● **Stated exercise**: Condense the paragraph of the Acapulco forum thread that begins "Here's a link to an English article" into a short bulleted list that keeps its main facts.

● **Supplied passage**:
-*-*-

# Acapulco



## diablita (May 7, 2010)

Portada Impresa - El Sol de Acapulco

Acapulco---third most violent city in the world!


----------



## citlali (Mar 4, 2013)

Considering what is happening in the world right ow I doubt that it is correct.I guess they mean for countries that are not at war and that tkes a whole lot of cities out..Even that I do not think it is even close..


----------



## diablita (May 7, 2010)

I've been living here more than 15 years and it certainly does not seem all that violent.


----------



## GARYJ65 (Feb 9, 2013)

That is 100% incorrect!

I don't even care what the source is

What they do to sell newspapers


----------



## Longford (May 25, 2012)

If you can, post a link to the article you refer to and not just a link to a ever-changing newspapers front page. Thanks.


----------



## Isla Verde (Oct 19, 2011)

Longford said:


> If you can, post a link to the article you refer to and not just a link to a ever-changing newspapers front page. Thanks.


It would also be useful to know what sort of reputation this publication has in Acapulco.


----------



## TundraGreen (Jul 15, 2010)

GARYJ65 said:


> That is 100% incorrect!
> 
> I don't even care what the source is
> 
> What they do to sell newspapers


I notice that the two cities at the top of the list were both in Latin America (Caracas and a city in Honduras if I recall correctly). That suggests that they may not have sampled the world adequately. There must be cities in the Middle East at least as dangerous. And of course, there is the question of what you are measuring.


----------



## ojosazules11 (Nov 3, 2013)

TundraGreen said:


> I notice that the two cities at the top of the list were both in Latin America (Caracas and a city in Honduras if I recall correctly). That suggests that they may not have sampled the world adequately. There must be cities in the Middle East at least as dangerous. And of course, there is the question of what you are measuring.


Here's a link to an English article about this list. It appears what is being measured is number of homicides per 100,000 residents. By this measure 34 of the "50 Most Violent Cities in the World" are in Latin America. The article states, "A full one-third of global homicides occur in Latin America even though the region has just 8% of the world's population, according to United Nations data." 

An important caveat is that, "The ranking doesn't count deaths in war zones or cities with unavailable data." It would be helpful to have specific information on which cities/regions were left out based on this exclusion criteria. Mogadishu? Kabul?

-*-*-

● **Data supplied**:

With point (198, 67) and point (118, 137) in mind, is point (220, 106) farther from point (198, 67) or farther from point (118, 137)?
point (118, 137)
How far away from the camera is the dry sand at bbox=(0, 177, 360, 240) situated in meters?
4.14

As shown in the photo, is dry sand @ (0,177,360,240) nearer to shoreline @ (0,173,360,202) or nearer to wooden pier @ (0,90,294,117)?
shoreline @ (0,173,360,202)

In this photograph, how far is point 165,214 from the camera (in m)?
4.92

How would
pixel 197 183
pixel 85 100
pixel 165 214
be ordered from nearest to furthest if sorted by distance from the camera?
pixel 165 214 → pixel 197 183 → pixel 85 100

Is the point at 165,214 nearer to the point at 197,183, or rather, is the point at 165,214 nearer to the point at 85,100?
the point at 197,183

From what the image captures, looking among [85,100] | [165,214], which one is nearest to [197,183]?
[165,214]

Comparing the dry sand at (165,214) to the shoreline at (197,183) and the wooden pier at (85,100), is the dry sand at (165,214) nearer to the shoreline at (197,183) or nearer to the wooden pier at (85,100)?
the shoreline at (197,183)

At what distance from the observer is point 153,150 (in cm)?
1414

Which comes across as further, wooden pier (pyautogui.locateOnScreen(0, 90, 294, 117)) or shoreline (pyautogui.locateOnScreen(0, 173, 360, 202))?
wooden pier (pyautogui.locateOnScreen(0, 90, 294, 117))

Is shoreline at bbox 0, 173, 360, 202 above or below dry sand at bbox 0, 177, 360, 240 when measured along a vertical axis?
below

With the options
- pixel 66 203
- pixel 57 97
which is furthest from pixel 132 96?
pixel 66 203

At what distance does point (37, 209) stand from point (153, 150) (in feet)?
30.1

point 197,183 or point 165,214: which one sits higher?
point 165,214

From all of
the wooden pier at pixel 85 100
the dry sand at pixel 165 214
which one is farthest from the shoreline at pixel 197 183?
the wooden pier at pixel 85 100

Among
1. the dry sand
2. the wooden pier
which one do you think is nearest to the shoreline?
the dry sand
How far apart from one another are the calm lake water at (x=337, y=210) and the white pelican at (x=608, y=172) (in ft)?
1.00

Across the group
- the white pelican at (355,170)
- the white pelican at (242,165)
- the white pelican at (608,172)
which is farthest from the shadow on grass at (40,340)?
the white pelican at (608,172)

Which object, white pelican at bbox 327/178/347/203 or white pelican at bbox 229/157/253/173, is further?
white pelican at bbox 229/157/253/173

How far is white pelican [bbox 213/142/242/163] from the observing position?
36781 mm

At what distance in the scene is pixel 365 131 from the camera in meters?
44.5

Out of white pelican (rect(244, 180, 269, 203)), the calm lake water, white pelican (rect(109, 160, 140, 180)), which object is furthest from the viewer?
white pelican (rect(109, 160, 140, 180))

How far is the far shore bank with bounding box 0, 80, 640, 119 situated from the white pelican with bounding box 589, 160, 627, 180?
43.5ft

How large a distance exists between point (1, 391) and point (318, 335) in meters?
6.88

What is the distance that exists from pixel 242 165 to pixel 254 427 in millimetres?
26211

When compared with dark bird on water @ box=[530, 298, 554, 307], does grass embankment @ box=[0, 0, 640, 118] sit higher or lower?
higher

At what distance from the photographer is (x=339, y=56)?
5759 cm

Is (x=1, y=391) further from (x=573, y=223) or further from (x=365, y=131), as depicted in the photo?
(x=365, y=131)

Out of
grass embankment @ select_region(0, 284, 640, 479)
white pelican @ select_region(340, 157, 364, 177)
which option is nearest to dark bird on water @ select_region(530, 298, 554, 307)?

-*-*-

● **Result of the exercise**:
- An English-language article discusses the list of the "50 Most Violent Cities in the World."
- The list appears to measure homicides per 100,000 residents.
- By that measure, 34 of the 50 cities are in Latin America.
- According to United Nations data cited in the article, Latin America accounts for one-third of global homicides but has only 8% of the world's population.